En juillet 1903, Raoul Mayence publia avec Otto, un communiqué de protestation dans l’Action, à propos de l’arrestation de Parmeggiani, se portant garant de son honorabilité : « Nous nous en porterons moralement garants devant le tribunal qui assumera la charge de condamner Permeggiani ; et, à cette occasion, nous clamerons la vérité (déjà publiée par nous dans le Révolutionnaire) sur les antiquaires truqueurs, assez favorisés par leurs millions et leurs puissantes relations pour être décorés plutôt qu’appréhendés. » Le communiqué précisait également que Raoul Mayence, signataire de cette protestation n’avait rien de commun avec Ellina Mayence. Ellina Mayence, étant juif, avait été dénoncé comme tel par La Libre parole.
Le 22 avril 1914, il habitait 21 rue Bonaparte à Nice (Alpes-Maritimes).
Le 29 décembre 1914, Raoul Mayence était réformé à Nice pour tuberculose.
Evoquant le cas d’Otto et Mayence dans une lettre à Jean Grave, Malato les décrivit comme « ceux qui ont fait de l’anarchisme un cloaque. »
Dans ses Mémoires d’un libertaire, Malato enfonça le clou à leur sujet : "Je collaborai au Journal du Peuple pendant un mois, le temps d’y donner quelques articles, un roman d’anticipation, La Prochaine, et d’y exécuter deux misérables : Georges* Otto et Raoul Mayence, échantillons les plus typiques de la pègre antisémite.

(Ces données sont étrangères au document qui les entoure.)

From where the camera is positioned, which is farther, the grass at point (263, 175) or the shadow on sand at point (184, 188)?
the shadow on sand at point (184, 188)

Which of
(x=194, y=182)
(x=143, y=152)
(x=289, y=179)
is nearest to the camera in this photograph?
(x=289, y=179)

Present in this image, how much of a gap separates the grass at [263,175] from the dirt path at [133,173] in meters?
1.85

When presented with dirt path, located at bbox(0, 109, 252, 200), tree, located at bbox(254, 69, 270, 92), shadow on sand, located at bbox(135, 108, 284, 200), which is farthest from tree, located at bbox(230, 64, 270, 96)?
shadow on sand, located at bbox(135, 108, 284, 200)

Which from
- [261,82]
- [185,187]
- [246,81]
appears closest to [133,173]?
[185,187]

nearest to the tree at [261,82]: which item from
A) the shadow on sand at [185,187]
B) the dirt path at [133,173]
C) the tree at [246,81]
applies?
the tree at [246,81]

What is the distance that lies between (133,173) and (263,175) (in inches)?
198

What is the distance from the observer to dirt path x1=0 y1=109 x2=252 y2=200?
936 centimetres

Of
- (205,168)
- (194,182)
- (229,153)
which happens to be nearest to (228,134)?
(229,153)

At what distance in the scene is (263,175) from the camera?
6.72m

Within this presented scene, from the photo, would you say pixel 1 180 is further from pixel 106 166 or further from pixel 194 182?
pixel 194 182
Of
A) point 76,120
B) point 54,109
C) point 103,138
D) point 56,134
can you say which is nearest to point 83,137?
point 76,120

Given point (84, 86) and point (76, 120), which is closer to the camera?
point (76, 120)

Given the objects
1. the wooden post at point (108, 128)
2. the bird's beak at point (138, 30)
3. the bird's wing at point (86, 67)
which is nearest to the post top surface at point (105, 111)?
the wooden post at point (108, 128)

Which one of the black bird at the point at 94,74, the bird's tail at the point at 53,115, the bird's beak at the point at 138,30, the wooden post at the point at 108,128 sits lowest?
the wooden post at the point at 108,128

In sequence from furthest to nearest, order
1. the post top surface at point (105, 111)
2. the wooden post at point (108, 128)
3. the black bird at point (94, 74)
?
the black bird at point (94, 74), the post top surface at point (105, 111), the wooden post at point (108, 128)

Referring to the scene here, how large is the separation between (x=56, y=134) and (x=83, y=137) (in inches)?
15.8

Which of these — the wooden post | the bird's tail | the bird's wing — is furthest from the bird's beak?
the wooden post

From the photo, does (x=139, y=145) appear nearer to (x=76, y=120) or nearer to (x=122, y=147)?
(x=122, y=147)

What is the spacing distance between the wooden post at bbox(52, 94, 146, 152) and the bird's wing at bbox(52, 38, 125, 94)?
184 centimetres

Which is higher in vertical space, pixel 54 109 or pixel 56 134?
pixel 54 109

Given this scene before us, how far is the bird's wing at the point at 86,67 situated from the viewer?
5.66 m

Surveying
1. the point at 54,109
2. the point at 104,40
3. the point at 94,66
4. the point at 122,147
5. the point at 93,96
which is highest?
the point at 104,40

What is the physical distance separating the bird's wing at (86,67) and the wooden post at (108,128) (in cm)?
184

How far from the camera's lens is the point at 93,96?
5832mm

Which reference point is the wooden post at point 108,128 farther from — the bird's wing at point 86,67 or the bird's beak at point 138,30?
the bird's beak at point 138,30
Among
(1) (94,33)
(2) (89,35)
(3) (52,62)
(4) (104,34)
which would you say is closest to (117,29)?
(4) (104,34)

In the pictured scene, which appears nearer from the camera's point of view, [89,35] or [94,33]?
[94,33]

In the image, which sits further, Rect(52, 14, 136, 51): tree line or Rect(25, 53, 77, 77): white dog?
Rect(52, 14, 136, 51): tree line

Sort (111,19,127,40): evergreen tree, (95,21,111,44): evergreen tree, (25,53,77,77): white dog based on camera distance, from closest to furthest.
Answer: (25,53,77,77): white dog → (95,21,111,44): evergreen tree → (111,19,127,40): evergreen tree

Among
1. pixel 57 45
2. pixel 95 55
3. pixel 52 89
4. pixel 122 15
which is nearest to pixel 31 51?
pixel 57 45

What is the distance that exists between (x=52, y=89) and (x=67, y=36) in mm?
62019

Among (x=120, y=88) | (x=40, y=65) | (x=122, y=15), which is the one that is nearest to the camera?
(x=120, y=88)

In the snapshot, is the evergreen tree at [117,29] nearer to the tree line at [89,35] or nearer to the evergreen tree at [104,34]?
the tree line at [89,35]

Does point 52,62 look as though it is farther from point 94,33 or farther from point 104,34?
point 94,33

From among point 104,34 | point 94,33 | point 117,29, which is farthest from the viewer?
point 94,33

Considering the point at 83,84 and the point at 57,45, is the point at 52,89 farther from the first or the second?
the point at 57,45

Ces individus avaient été anarchistes, interprétant l’anarchisme comme la plus parfaite expression du sans-scrupulisme."
*Malato confondait probablement avec Henri.

Pour citer cet article :
https://maitron.fr/spip.php?article232563, notice MAYENCE Raoul, Etienne [Dictionnaire des anarchistes] par Dominique Petit, version mise en ligne le 2 octobre 2020, dernière modification le 5 octobre 2020.

Par Dominique Petit

SOURCES :
Archives de la Préfecture de police Ba 80, 1497, 1498 — Archives de Paris. Registres matricules — L’Intransigeant 6 avril 1899 — L’Aurore 15 août, 7 septembre 1899 — Le Journal 5 novembre 1899 — Le Radical 4 juillet 1903 — L’Action 3 juillet 1903 — La Libre parole 6 mai, 8 septembre 1899 — Les Temps nouveaux 15 octobre 1920 — Fonds Grave IFHS. Lettre de Malato du 13 juillet 1918 — Etude sur le mouvement anarchiste en France (1848-1914). Volume I L’individualisme anarchiste en France (1880-1914) Tome II par Gaetano Manfredonia IEP de Paris 1990, p. 193 à 195 — Répertoire des périodiques anarchistes de langue française : un siècle de presse anarchiste d’expression française, 1880-1983 par René Bianco, Aix-Marseille, 1987 — Archives départementales de la Gironde. Etat civil de Bordeaux — Les antijuifs à Barberousse : à Edouard Drumont, député d’Alger par Raoul Mayence. Imprimerie ouvrière, 9 rue du 4 septembre, Mustapha. 1901. Gallica — Le Peuple 16 mars 1938.